03/6/24UP 04/9/22更新 04/10/11更新   

争ってるのに処分の呼出が なぜ?

 

「取り締まりに納得いかなくて、反則金を払わず(または略式に応じず)争うつもりだ(争っているところだ)。その結果がまだぜんぜん出ていないのに、免停処分をするから(または「意見の聴取」を行なうから)出頭せよとの呼出がきた。おかしいんじゃないか。なぜだ ?」
 という声をよく聞きます。

 1990(平成2)年6月22日の第118国会、参議院の地方行政委員会で、こんなやり取りがあります。

○諫山博君 問題は、警察の方では違反行為があったという主張をするけれども、運転者の方で自分には違反行為はないはずだと言って争う。これが検察庁に回り、裁判所に回るという例がしばしば出てきます。検察庁で不起訴になる、裁判所で無罪になるというような件については警察は反則金を科することはできないし、減点扱いすることは許されないと思いますけれども、どうですか。

○政府委員(関根謙一君) 行政処分の場合には、その点数を付しますと、一定の取り消し、停止の基準に達する場合に聴聞等を行いまして、その取り消し、停止等の行政処分を行うわけでございますが、その場合に刑事裁判で今客観的事実の存否について争っているということがわかりました場合には、多くの場合処分を保留するということをしているかと存じます。

 関根謙一君というのは、当時の警察庁交通局長です。「刑事裁判で」となっていますが、公判請求されてからに限定される理由はなく、「刑事手続きで」と解すべきでしょう。
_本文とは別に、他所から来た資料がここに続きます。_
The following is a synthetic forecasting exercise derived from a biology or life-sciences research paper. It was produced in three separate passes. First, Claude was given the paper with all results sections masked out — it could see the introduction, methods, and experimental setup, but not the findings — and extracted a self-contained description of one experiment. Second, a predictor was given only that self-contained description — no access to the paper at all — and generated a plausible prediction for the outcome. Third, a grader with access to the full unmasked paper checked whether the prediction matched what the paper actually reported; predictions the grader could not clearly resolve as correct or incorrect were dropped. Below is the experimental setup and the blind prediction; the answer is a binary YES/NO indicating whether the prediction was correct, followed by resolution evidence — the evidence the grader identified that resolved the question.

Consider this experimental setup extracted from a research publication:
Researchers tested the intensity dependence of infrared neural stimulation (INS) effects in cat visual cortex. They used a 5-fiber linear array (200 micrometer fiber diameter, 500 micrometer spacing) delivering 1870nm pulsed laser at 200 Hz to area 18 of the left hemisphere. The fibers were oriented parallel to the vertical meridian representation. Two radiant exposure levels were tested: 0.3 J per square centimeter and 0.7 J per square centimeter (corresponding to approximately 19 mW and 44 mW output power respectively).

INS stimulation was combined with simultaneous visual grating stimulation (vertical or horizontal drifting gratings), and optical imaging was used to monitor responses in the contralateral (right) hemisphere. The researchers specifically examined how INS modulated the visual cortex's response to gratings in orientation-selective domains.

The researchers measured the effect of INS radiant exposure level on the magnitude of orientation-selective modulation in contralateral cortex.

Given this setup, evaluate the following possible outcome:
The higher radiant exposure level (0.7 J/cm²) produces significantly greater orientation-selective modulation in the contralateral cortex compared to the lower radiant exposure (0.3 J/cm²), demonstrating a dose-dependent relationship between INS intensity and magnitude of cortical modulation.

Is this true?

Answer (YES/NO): NO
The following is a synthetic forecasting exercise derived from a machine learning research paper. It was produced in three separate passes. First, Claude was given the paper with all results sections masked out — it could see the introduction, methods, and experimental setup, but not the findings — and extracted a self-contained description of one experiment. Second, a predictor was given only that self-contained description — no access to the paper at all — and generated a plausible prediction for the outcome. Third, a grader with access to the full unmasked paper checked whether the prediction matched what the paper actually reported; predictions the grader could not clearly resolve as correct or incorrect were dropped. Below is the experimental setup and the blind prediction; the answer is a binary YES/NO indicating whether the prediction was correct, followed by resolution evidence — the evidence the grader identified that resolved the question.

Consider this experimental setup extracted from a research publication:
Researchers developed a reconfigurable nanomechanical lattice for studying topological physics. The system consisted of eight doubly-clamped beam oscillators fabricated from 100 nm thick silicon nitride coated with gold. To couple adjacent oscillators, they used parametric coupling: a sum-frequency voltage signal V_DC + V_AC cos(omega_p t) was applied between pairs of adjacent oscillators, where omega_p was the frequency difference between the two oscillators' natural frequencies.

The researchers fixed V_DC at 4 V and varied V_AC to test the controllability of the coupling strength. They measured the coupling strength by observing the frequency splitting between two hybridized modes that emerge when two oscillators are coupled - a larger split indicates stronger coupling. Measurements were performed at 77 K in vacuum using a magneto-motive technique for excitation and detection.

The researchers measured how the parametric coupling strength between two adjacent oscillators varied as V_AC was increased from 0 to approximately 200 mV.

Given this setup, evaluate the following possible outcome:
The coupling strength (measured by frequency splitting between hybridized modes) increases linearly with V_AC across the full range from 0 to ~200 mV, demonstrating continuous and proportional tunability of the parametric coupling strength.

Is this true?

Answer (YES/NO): YES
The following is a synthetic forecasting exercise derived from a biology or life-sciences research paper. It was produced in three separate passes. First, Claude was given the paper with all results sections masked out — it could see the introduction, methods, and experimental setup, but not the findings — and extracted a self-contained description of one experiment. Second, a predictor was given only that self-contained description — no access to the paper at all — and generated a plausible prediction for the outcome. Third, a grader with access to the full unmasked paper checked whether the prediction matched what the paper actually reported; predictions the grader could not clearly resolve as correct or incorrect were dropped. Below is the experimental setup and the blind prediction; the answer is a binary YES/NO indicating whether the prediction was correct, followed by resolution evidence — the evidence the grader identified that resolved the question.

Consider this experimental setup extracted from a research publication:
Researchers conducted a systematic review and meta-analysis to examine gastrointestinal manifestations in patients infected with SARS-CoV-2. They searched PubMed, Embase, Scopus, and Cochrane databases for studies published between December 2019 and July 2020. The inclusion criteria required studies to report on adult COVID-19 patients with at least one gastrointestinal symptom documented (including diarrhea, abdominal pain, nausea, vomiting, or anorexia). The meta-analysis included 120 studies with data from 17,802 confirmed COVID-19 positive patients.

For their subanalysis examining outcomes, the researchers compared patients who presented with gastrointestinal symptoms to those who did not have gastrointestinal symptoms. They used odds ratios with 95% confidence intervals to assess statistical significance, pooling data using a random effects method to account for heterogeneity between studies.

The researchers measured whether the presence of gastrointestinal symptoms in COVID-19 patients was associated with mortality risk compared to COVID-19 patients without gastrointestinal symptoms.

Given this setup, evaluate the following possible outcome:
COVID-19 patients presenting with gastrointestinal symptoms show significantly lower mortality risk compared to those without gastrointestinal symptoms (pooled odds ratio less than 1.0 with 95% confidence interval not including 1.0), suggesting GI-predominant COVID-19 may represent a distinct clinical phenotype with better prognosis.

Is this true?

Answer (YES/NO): NO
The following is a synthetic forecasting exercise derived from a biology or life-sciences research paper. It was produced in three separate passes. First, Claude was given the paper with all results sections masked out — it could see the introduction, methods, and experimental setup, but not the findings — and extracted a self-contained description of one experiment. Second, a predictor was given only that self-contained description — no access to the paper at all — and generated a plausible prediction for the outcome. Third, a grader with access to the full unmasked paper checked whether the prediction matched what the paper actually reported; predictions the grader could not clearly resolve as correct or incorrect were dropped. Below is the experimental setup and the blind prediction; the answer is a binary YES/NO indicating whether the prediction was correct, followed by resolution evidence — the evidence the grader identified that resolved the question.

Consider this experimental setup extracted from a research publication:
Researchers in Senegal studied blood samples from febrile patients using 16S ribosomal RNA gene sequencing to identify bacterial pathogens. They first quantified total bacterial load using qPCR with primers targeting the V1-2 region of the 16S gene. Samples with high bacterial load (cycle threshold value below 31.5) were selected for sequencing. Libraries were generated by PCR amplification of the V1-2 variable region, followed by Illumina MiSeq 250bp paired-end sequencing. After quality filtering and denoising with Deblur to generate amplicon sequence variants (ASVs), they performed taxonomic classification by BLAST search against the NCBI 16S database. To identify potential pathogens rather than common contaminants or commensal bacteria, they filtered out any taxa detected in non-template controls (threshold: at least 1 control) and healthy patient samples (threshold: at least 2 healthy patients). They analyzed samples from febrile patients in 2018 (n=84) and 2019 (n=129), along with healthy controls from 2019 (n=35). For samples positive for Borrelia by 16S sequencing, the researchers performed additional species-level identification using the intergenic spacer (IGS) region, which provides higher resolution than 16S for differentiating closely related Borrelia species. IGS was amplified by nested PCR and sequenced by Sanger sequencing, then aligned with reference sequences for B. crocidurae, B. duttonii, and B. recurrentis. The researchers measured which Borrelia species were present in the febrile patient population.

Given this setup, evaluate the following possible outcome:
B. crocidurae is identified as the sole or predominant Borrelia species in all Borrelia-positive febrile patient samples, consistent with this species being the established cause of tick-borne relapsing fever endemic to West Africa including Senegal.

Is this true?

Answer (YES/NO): YES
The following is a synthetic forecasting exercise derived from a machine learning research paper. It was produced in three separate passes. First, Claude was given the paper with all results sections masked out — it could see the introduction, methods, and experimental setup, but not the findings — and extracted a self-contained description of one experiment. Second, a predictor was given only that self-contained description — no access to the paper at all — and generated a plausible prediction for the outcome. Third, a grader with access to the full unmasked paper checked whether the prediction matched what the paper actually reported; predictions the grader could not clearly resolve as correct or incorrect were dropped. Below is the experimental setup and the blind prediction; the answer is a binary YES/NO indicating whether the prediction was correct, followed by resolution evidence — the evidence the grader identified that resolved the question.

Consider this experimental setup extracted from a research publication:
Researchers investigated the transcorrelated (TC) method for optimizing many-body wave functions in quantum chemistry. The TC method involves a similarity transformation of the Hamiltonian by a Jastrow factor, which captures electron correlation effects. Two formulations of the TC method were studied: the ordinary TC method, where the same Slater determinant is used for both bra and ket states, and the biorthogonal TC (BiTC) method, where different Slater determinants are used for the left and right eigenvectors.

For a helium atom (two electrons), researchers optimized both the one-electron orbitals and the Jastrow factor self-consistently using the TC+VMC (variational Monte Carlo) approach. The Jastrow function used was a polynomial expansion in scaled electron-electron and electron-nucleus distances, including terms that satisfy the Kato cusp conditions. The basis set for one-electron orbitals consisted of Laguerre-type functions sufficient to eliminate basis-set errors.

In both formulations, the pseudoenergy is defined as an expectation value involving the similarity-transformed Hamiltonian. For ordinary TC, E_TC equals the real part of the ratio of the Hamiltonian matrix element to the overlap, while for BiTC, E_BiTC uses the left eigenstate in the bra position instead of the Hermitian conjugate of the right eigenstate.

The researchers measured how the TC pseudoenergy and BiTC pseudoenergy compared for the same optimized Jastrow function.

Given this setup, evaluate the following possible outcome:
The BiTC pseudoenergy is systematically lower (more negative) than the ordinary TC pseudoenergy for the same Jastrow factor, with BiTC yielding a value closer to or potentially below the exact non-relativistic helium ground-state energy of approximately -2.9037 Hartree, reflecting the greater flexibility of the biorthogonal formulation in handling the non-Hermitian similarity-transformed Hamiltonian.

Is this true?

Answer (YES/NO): NO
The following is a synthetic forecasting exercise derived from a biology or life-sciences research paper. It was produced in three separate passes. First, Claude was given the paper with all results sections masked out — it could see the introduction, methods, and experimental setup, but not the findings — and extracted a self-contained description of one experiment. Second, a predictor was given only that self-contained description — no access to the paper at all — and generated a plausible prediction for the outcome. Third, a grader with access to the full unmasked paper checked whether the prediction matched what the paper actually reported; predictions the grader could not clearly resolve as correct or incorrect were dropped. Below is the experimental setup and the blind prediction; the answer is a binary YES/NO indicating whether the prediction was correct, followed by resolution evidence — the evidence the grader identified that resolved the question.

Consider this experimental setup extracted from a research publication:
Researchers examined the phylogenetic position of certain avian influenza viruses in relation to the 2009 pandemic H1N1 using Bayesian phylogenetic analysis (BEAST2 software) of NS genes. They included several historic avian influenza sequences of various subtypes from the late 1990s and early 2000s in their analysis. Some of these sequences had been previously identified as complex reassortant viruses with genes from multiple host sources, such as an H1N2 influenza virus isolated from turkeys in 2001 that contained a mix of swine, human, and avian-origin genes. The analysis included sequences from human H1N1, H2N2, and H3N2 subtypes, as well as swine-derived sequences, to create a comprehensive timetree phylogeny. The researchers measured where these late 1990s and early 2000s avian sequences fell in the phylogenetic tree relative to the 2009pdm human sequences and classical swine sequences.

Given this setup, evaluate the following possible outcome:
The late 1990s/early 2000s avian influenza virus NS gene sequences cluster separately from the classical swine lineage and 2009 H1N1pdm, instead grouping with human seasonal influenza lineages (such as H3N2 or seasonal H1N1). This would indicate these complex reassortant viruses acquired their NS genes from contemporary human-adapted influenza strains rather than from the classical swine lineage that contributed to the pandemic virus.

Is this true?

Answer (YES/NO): NO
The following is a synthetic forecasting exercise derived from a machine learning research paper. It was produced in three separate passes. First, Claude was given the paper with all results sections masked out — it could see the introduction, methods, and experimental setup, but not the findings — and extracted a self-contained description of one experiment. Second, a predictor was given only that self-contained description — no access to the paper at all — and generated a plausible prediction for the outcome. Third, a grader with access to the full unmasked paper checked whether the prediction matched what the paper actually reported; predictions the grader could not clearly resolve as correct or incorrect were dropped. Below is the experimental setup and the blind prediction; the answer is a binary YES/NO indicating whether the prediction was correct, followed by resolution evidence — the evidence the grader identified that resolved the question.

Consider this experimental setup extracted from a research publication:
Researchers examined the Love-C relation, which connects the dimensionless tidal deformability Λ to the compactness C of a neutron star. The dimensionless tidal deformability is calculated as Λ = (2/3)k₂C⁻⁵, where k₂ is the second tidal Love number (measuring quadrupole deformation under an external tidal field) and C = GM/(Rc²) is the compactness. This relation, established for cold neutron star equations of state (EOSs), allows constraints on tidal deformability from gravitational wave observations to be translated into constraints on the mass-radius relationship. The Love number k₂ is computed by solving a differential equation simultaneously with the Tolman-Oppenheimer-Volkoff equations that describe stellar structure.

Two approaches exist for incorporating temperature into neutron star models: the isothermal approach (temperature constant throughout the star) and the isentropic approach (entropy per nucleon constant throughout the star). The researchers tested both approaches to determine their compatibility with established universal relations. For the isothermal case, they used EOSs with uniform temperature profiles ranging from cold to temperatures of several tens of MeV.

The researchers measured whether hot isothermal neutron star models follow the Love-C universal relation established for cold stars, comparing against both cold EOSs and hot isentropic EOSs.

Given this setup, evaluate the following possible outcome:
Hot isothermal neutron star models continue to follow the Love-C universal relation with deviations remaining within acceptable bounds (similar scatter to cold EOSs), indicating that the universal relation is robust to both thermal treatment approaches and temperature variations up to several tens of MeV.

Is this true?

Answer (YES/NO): NO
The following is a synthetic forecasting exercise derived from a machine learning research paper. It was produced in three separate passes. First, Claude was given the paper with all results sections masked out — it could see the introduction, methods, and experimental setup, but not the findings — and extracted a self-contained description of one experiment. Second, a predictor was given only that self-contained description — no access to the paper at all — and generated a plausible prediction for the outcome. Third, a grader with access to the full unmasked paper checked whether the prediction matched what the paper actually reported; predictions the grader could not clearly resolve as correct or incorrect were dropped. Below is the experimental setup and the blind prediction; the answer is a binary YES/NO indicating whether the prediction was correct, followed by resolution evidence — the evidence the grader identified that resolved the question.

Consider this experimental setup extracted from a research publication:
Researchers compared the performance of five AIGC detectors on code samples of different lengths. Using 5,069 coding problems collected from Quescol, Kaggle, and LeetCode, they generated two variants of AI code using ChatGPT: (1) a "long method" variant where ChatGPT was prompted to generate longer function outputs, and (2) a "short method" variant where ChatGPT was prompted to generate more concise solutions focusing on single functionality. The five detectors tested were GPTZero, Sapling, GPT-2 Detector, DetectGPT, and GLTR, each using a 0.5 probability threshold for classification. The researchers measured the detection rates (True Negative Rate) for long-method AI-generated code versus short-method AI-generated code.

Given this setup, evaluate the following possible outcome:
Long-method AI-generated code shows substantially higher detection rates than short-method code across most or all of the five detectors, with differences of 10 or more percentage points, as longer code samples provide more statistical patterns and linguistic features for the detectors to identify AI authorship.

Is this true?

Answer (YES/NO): NO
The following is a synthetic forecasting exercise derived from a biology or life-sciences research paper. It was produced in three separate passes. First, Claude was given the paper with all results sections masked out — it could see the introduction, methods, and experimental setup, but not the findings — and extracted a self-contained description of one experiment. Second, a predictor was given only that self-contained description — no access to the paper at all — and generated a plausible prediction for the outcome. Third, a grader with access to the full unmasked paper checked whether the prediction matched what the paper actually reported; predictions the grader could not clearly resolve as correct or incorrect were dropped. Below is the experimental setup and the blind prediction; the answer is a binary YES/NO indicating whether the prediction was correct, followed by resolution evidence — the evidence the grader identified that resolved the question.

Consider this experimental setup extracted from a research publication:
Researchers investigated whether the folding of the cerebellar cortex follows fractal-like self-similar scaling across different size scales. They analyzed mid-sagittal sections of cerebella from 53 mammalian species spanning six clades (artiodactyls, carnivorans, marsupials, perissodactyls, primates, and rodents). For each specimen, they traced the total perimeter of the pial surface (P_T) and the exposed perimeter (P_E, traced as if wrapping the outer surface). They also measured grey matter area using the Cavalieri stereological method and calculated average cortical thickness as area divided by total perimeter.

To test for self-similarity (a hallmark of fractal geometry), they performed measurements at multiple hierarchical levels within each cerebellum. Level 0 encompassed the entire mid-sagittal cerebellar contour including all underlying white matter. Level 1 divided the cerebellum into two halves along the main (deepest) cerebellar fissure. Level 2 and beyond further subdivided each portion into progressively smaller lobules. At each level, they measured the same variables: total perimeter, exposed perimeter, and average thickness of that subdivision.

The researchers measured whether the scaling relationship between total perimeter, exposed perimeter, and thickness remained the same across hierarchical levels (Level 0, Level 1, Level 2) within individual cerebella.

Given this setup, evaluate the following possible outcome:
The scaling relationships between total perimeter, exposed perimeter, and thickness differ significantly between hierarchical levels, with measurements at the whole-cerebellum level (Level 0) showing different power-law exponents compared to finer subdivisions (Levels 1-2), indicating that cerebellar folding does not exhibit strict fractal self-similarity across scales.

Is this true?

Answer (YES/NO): YES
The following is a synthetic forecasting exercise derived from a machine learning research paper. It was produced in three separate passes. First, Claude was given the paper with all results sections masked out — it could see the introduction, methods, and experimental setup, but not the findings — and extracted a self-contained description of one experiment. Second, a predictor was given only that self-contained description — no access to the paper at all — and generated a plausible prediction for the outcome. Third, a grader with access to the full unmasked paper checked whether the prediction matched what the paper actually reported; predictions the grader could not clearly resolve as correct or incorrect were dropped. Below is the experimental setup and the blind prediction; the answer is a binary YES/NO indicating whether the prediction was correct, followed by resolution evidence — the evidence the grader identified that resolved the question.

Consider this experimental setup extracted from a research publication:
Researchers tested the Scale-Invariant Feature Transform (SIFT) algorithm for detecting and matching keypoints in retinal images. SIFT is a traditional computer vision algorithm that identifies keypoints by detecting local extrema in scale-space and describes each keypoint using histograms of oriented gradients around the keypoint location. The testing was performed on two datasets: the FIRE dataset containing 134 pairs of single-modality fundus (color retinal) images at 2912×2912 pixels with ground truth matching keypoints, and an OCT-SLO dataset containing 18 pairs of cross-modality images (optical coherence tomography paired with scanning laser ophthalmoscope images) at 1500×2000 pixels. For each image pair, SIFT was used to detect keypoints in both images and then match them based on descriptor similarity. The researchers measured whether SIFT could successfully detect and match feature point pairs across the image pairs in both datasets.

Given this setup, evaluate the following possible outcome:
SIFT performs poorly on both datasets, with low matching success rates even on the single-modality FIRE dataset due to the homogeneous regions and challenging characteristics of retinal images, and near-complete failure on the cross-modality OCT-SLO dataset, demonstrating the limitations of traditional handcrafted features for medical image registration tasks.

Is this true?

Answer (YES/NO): YES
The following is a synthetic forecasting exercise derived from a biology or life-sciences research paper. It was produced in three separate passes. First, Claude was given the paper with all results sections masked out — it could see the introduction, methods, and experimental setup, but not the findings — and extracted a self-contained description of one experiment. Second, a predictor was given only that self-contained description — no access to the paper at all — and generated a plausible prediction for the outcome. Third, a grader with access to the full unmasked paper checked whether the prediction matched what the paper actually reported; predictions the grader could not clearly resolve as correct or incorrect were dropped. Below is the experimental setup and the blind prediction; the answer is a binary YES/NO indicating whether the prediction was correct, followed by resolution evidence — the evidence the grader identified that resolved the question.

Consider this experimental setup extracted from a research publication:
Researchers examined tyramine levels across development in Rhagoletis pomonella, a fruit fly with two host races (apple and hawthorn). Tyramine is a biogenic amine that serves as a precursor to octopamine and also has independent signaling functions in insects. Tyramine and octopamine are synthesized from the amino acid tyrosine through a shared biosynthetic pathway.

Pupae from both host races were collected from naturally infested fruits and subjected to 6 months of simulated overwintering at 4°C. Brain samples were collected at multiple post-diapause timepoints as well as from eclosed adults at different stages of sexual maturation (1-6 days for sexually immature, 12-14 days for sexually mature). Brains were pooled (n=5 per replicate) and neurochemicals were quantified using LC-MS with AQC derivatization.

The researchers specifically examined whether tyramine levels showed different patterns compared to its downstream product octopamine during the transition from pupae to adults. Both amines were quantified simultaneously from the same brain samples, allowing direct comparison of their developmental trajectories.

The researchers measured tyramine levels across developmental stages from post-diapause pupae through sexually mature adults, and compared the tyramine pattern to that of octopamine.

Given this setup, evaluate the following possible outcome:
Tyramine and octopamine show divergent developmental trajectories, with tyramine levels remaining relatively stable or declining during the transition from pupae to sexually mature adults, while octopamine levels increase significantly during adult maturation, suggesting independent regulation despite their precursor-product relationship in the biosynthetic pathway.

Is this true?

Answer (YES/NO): NO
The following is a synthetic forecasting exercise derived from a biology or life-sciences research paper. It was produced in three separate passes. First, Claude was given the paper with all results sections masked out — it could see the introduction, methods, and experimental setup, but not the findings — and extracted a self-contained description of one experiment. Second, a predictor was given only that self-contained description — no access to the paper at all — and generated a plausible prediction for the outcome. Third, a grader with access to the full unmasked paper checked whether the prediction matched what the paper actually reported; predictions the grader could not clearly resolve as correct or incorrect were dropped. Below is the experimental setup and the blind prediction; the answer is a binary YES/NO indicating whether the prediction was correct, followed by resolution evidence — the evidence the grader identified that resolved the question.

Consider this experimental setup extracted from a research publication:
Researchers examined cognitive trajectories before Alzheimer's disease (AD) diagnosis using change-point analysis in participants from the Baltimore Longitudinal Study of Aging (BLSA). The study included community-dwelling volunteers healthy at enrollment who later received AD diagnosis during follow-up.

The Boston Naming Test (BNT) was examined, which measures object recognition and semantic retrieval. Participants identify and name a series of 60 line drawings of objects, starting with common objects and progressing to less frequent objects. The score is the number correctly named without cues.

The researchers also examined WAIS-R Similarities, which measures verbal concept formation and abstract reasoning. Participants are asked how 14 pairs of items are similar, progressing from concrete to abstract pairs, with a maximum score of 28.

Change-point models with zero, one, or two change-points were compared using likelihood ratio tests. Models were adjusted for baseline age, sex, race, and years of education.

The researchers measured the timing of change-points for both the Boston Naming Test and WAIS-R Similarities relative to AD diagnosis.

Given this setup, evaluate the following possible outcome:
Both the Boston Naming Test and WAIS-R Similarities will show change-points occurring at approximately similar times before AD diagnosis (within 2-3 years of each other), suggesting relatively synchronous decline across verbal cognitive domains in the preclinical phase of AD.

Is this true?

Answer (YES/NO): NO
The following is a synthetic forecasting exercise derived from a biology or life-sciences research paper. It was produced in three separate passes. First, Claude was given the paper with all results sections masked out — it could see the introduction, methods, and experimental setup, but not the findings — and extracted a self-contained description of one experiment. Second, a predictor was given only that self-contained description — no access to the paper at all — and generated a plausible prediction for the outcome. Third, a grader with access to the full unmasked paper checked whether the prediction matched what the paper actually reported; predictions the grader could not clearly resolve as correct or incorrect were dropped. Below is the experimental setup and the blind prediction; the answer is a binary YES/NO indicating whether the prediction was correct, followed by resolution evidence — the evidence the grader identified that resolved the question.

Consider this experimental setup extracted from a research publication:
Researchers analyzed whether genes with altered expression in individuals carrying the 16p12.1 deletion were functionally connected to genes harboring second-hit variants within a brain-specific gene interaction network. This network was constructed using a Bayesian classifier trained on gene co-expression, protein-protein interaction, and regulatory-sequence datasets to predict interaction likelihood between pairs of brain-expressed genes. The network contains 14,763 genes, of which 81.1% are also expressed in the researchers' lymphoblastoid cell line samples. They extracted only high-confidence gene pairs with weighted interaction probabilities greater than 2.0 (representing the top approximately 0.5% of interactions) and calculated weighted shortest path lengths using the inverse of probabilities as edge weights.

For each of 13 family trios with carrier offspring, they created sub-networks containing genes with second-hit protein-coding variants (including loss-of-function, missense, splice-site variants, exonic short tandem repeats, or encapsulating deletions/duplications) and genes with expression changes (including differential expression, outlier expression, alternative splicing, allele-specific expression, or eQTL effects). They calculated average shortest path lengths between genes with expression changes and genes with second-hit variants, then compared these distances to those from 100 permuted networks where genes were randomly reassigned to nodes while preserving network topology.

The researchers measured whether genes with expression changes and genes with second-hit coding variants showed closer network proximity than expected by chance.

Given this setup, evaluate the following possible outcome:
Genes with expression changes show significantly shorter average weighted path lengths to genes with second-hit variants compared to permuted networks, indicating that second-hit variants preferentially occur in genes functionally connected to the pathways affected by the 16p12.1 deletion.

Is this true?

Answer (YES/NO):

 ところが、現実の運用は、国会答弁とは異なるほうが一般的といえます。チャートにあるような段取りで処分についての呼び出しがくるのが普通です。
 要するに、反則金だの略式だのは刑事処分についてのことであり、行政処分とは手続きが別になっているのです。もとは1つの違反容疑ですが、刑事は刑事で、行政は行政で、別々に手続きが進行します。刑事の(行政の)ほうの呼出がきたから、そっちの出頭に応じれば行政の(刑事の)ほうの呼出はない、なんてことはありません。
 詳しいことは、FAQ「点数と行政処分の基本」をご覧ください。

 とはいえ、「刑事処分の結果が出るまで点数は入力しない」旨、警察で言われ 、実際に入力されていなかったといったご報告も、少ないけれども最近ぽつぽつ聞こえてきています。
 FAQ「はじめに」にあるように、思いがけないことが起こり得るのです。